> [GIVEN TASK]: Please convert the material from the line containing "Which item among" through the end of the material into a Markdown table with the columns Row and Line. Leave out blank lines.

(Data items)
┄┄┄┄┄┄┄┄┄┄

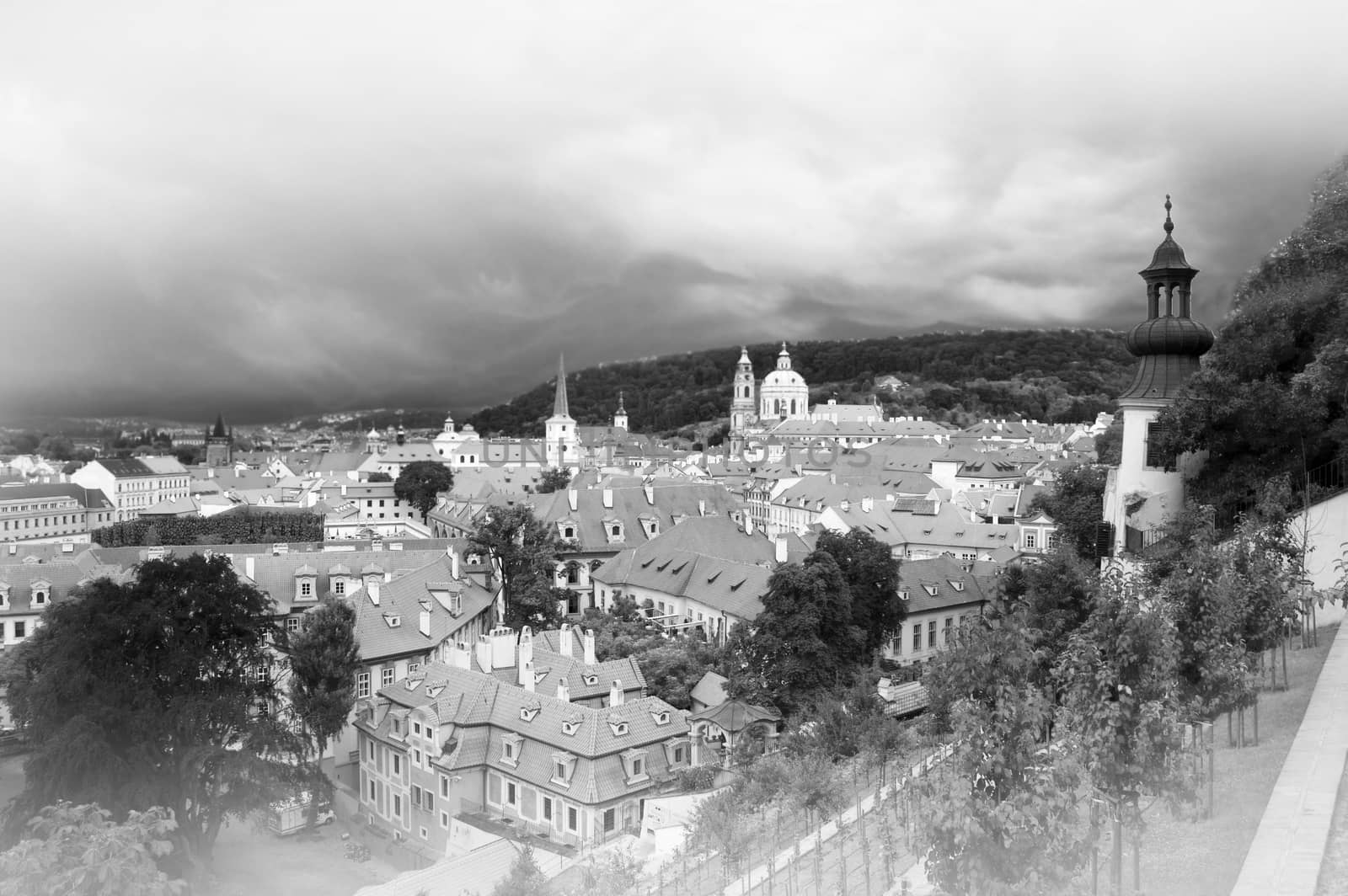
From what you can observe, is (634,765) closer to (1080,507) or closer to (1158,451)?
(1158,451)

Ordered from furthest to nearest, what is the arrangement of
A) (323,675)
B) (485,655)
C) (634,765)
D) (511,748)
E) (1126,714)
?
(485,655)
(323,675)
(511,748)
(634,765)
(1126,714)

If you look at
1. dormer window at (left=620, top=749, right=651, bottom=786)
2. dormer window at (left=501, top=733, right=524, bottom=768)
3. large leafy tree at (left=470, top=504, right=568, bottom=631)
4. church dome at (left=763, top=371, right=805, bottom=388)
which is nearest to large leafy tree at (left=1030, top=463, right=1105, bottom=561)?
dormer window at (left=620, top=749, right=651, bottom=786)

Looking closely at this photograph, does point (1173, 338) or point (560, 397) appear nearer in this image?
point (1173, 338)

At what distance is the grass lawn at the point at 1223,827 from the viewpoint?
10797 mm

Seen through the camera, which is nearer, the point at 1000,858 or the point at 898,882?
the point at 1000,858

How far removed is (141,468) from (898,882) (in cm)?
12994

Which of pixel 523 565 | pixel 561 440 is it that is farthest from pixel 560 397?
pixel 523 565

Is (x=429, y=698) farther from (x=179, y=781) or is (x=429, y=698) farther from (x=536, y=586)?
(x=536, y=586)

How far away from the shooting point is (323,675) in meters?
32.3

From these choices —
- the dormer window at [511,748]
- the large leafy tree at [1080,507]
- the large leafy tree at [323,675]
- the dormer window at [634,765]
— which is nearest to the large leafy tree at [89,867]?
the dormer window at [634,765]

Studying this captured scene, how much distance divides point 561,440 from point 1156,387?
134103 mm

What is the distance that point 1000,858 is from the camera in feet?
30.2

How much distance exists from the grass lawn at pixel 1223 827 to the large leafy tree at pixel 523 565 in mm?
35601

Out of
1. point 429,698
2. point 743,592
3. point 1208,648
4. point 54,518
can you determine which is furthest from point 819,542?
point 54,518
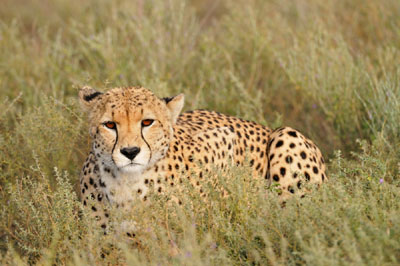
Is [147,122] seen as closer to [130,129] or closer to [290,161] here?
[130,129]

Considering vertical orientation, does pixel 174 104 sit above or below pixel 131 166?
above

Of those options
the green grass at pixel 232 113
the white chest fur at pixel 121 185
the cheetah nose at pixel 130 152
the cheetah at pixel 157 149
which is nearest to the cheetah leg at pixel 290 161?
the cheetah at pixel 157 149

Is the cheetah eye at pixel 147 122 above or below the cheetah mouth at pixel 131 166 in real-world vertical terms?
above

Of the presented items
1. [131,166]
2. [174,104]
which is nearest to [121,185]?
[131,166]

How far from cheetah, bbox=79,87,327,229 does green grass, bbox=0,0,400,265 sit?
161mm

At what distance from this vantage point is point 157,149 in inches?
102

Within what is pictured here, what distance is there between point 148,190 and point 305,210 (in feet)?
2.68

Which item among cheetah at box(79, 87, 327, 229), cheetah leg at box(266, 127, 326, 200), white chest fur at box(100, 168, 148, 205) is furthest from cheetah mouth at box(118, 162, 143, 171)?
cheetah leg at box(266, 127, 326, 200)

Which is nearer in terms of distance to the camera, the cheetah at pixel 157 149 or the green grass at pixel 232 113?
the green grass at pixel 232 113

┄┄┄┄┄┄┄┄┄┄

> [SOLUTION TO THIS TASK]:
| Row | Line |
|---|---|
| 1 | Which item among cheetah at box(79, 87, 327, 229), cheetah leg at box(266, 127, 326, 200), white chest fur at box(100, 168, 148, 205) is furthest from cheetah mouth at box(118, 162, 143, 171)? |
| 2 | cheetah leg at box(266, 127, 326, 200) |
| 3 | Which is nearer in terms of distance to the camera, the cheetah at pixel 157 149 or the green grass at pixel 232 113? |
| 4 | the green grass at pixel 232 113 |